> _Prompt_
In the listing below, locate the line containing "Im Not Swearing" and the line containing "Playfight-Club Spezial - blindfolded Tickets". Output both of them and every line between, exactly as written, and nothing more.

> _Supplied records_
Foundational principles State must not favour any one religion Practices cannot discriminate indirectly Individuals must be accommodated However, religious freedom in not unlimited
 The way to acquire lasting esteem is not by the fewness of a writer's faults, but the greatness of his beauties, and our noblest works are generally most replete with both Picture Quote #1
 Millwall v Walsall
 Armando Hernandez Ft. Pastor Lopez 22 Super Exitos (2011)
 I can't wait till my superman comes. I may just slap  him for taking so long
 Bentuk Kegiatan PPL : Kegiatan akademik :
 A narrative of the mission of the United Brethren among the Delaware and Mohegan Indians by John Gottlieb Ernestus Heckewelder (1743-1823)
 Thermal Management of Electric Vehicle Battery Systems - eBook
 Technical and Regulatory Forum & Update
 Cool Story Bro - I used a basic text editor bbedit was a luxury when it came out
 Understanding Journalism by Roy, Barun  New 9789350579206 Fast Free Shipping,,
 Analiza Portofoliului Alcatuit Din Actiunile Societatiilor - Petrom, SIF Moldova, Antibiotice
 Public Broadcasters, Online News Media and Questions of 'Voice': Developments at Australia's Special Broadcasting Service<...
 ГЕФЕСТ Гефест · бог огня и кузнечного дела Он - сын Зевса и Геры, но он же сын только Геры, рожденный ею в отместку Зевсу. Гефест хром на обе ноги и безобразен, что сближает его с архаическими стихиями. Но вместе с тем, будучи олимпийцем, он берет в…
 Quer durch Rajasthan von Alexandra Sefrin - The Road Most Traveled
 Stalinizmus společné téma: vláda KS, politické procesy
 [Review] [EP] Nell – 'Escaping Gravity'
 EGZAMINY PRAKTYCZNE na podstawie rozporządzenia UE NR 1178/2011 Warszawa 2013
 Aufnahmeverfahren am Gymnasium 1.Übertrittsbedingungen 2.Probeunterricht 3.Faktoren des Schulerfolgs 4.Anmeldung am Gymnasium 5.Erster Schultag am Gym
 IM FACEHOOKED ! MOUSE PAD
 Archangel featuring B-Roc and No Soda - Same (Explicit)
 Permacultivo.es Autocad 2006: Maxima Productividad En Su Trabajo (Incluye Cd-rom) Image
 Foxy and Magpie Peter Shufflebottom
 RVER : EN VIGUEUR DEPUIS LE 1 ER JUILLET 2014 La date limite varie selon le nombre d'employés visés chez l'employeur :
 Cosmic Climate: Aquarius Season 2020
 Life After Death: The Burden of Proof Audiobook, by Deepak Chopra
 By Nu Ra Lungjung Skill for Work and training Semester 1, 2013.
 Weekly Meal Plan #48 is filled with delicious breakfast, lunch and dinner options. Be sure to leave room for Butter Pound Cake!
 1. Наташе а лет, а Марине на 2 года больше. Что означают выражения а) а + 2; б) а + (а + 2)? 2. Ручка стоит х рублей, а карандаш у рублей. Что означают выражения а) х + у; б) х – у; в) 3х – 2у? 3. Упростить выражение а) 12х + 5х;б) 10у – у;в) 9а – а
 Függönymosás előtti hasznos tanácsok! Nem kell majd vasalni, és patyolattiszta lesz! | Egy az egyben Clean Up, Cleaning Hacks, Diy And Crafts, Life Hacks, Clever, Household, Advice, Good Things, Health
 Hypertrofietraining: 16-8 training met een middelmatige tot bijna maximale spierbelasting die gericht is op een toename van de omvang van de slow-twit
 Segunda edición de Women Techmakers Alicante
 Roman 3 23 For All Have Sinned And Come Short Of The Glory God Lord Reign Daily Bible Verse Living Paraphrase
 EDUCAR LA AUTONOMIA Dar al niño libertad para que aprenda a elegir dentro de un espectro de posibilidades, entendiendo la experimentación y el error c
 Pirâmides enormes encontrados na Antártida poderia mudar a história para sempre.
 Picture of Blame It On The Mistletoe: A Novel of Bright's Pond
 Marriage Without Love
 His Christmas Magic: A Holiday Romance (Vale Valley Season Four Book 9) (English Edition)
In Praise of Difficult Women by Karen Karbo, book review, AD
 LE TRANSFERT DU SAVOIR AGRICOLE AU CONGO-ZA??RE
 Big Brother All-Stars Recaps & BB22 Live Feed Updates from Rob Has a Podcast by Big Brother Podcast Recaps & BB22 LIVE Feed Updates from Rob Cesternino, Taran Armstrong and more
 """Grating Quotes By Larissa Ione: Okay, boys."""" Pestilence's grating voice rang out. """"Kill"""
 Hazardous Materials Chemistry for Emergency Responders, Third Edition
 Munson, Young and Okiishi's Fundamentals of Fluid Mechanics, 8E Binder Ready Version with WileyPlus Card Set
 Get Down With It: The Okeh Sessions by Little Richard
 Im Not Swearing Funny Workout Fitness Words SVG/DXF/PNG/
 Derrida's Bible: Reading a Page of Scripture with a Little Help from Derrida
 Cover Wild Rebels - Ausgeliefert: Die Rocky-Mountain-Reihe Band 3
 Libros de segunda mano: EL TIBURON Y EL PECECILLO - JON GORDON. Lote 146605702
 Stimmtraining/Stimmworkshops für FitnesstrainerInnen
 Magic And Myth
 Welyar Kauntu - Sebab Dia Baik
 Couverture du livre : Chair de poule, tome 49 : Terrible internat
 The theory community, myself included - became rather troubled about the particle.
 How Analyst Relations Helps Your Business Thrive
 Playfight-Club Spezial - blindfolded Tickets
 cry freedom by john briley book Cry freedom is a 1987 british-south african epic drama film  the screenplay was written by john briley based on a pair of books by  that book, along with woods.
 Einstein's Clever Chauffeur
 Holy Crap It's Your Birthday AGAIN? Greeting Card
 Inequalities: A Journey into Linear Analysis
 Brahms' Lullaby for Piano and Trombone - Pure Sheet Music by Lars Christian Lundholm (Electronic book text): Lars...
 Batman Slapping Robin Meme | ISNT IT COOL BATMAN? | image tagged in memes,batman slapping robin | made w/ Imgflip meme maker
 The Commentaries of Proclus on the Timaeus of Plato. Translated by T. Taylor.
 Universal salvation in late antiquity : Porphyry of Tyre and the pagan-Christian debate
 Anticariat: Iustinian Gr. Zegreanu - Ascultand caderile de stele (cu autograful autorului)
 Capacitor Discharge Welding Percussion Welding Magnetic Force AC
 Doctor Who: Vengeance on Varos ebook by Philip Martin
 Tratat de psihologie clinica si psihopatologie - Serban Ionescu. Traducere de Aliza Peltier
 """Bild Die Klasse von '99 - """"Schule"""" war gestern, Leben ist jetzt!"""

> _Solution below_
 Im Not Swearing Funny Workout Fitness Words SVG/DXF/PNG/
 Derrida's Bible: Reading a Page of Scripture with a Little Help from Derrida
 Cover Wild Rebels - Ausgeliefert: Die Rocky-Mountain-Reihe Band 3
 Libros de segunda mano: EL TIBURON Y EL PECECILLO - JON GORDON. Lote 146605702
 Stimmtraining/Stimmworkshops für FitnesstrainerInnen
 Magic And Myth
 Welyar Kauntu - Sebab Dia Baik
 Couverture du livre : Chair de poule, tome 49 : Terrible internat
 The theory community, myself included - became rather troubled about the particle.
 How Analyst Relations Helps Your Business Thrive
 Playfight-Club Spezial - blindfolded Tickets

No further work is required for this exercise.